Вперед вышел рав Нафтали. Выждал несколько минут, пока последний шорох затих. Оглядел собравшихся, кому-то ободряюще улыбнулся, несколько раз кивнул головой, тихо произнес:
– Тяжко быть иудеем… Прошли годы мучительной засухи, потом небо разверзлось, и вода смыла наши посевы, но Всевышний не оставил свой народ, и в этом году созрел обильный урожай хлеба, оливок, фиников, винограда.
И все же наши испытания еще не завершились.
Прокуратор Куман, отступив на Храмовой горе, решил наказать население всей Иудеи.
– Еще бы! – иронически вставил Шмуэль, – Кто мог противиться всемогущему Риму!?
– Мы! – раздался неожиданный возглас из гущи собравшихся. – Мы – сикарии! Это наша победа!! Мы не испугались римлян на Храмовой горе! И мы же показали Цилию Каю, кто здесь, в Иудее, настоящий хозяин.
– К сожалению, эта победа над небольшим римским отрядом не положила конец оккупации, – грустно сказал Нафтали,
– Зато развязала большую войну! – вновь раздался громкий, как удар молота, голос Шмуэля.
Нафтали поднял руку, прося тишины.
– Братья и сестры! Не об этом сейчас речь! Смелое, хотя и преждевременное выступление не привело, да и не могло привести к падению римского ига… Произошло то, что произошло. Сейчас не время и не место обсуждать кто из нас прав, а кто виноват.
В глазах карателей МЫ ВСЕ ВИНОВАТЫ!
Во дворе вновь воцарилась тишина. Была слышна лишь перекличка поющих дроздов и хриплые крики соек.

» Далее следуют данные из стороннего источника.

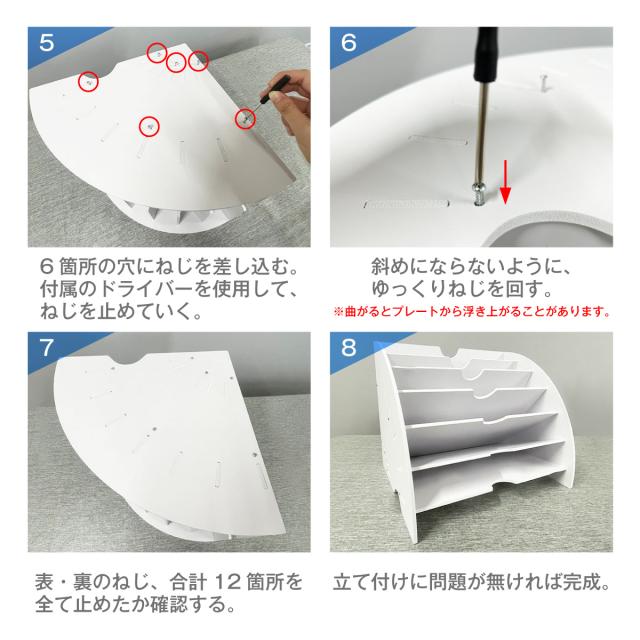 5

6箇所の穴にねじを差し込む。付属のドライバーを使用して、ねじを止めていく。

6

斜めにならないように、ゆっくりねじを回す。
※曲がるとプレートから浮き上がることがあります。

7

表・裏のねじ、合計12箇所を全て止めたか確認する。

8

立て付けに問題が無ければ完成。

– Наместник Куман поручил Пятому легиону провести новую карательную операцию против нас.
Карателей возглавляет всем нам известный Цилий Кай.
– Посетивший нас дважды!! – раздался ядовитый голос Тарфона. – В третий раз он найдет здесь свою гибель!
Нафтали не ответив на реплику Тарфона, продолжал:
– Подобно саранче, каратели уничтожают все, встречающееся на их пути.
Особую ненависть у них вызывает наше селение. Они хорошо помнят вдохновляющую победу Маккавеев и попытаются разрушить Модиин. Стереть из памяти народа историческую победу!
– Не позволим!! – раздались десятки голосов, и над головами людей поднялся лес дротиков, мечей и кинжалов.
– Но чтобы устоять перед сильным врагом, одного героизма мало, – вновь поднял руку Нафтали, – мы должны объединиться! Наша главная сила в единстве ! Мы обязаны создать нашу иудейскую армию!